3.7 Extracellular matrix signaling are associated with LAE-suppressed cell migration
To further explore the role of LAE in inhibiting cell migration, we performed RNA-sequence to analysis genes change in SK-BR-3, HCC1806 and MDA-MB-231. After LAE treatment, all the differentially expressed genes were analyzed by (Gene Ontology) GO method in DAVID with the standard of P < 0.001 and FDR < 1. Results showed that extracellular matrix (ECM) organization, oxidation-reduction process, negative regulation of cell migration and cell adhesion were significantly enriched by LAE supplement in MDA-MB-231 (Supplementary Fig. 2a), and oxidation-reduction process, extracellular matrix organization, cell-cell adhesion and cell migration were significantly enhanced by LAE supplement in SK-BR-3 (Supplementary Fig. 2b), while extracellular region part and extracellular matrix part were significantly changed by LAE supplement in HCC1806 (Supplementary Fig. 2c).
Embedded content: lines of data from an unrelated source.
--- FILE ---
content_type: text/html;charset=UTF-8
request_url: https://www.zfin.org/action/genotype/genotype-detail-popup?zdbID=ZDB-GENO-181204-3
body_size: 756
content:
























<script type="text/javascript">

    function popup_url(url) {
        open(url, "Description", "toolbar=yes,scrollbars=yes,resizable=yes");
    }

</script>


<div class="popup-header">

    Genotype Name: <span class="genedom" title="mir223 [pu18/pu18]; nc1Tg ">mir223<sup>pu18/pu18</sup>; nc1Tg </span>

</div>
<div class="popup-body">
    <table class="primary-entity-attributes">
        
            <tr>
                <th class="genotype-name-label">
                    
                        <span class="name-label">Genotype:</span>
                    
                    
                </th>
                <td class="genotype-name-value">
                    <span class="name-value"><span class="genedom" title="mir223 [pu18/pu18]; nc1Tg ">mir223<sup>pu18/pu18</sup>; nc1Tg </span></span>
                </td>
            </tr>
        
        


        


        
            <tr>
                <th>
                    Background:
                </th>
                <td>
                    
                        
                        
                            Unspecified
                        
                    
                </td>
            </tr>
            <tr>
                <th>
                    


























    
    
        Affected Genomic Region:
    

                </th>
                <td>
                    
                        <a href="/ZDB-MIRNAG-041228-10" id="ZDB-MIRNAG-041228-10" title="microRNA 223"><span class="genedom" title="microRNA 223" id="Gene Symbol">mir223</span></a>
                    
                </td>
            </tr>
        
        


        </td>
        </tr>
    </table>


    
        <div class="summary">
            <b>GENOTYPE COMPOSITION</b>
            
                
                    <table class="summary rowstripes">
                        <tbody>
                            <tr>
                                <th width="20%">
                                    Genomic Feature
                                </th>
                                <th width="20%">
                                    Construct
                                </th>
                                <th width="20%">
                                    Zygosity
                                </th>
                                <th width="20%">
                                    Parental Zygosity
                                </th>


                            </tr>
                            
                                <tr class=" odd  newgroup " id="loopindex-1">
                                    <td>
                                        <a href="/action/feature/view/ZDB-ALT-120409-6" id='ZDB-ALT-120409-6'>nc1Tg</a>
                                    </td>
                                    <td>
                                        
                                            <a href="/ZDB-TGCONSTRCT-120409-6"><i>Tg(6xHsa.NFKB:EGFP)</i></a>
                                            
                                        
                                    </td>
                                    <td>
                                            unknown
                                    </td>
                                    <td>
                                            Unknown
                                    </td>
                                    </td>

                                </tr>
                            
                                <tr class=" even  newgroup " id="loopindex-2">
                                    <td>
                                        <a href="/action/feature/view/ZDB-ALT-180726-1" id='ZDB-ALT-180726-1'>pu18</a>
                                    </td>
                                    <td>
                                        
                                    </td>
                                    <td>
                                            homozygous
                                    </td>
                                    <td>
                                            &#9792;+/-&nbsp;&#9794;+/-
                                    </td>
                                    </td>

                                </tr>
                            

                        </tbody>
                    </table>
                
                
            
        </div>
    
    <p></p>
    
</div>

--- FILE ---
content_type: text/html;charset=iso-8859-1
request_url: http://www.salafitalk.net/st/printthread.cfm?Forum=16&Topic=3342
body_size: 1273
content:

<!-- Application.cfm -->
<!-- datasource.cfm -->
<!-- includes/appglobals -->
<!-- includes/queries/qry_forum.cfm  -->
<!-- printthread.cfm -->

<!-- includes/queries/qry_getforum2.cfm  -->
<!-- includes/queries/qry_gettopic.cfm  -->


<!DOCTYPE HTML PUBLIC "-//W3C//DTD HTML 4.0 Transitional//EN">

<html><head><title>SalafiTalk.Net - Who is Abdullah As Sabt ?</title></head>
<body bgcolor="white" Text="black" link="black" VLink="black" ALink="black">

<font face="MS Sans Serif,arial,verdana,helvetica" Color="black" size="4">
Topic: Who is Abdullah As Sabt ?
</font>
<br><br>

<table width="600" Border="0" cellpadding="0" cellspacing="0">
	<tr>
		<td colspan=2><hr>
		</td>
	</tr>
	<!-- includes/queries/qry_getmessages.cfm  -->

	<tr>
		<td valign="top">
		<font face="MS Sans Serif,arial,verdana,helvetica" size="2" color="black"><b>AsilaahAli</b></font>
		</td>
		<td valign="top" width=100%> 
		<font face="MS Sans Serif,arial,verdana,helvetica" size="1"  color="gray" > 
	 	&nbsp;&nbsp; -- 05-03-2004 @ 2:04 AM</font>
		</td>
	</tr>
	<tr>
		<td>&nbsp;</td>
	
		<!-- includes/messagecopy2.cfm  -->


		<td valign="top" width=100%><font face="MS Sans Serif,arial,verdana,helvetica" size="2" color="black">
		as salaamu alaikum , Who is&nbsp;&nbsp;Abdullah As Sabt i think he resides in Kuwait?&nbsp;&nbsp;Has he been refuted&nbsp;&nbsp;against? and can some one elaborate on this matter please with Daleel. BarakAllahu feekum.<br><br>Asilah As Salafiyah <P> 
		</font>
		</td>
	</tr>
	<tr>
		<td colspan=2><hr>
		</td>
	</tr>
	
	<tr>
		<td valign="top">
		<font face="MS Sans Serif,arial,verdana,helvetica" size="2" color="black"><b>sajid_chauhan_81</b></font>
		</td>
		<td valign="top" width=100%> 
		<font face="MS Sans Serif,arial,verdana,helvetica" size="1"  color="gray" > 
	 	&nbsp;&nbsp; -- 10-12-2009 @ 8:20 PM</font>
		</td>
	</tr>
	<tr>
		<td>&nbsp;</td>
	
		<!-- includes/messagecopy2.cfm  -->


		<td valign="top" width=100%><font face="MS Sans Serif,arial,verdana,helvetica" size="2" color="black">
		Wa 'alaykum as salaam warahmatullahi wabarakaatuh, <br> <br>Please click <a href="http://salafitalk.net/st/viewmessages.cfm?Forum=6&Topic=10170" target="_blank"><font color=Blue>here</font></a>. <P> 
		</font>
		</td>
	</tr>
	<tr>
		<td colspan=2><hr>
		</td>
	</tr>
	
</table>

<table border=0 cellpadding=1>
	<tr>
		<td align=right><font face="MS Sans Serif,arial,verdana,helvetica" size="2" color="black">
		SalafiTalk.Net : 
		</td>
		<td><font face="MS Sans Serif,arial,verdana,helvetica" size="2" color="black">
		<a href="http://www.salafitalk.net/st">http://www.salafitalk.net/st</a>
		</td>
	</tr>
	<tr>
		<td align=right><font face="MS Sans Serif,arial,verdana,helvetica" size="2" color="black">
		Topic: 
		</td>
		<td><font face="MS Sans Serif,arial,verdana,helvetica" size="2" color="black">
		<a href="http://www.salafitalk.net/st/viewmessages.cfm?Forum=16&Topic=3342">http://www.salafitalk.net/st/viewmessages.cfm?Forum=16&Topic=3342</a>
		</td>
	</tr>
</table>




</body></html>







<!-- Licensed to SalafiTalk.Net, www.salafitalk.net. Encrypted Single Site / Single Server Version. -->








Furthermore, Kyoto Encyclopedia of Genes and Genomes (KEGG) pathway analysis found that pathways involved in ECM-receptor interaction and focal adhesion as well as their related genes were significantly enriched (Supplementary Fig. 2d-f) in SK-BR-3, HCC1806 and MDA-MB-231. Notably, the ECM components and cell adhesion could be induced by the TGF-β1 and FAK signaling pathway [43–46]. Taken together, our results demonstrate that LAE-suppressed cell migration are associated with multiple different pathways in different cell lines, likely via extracellular matrix signaling.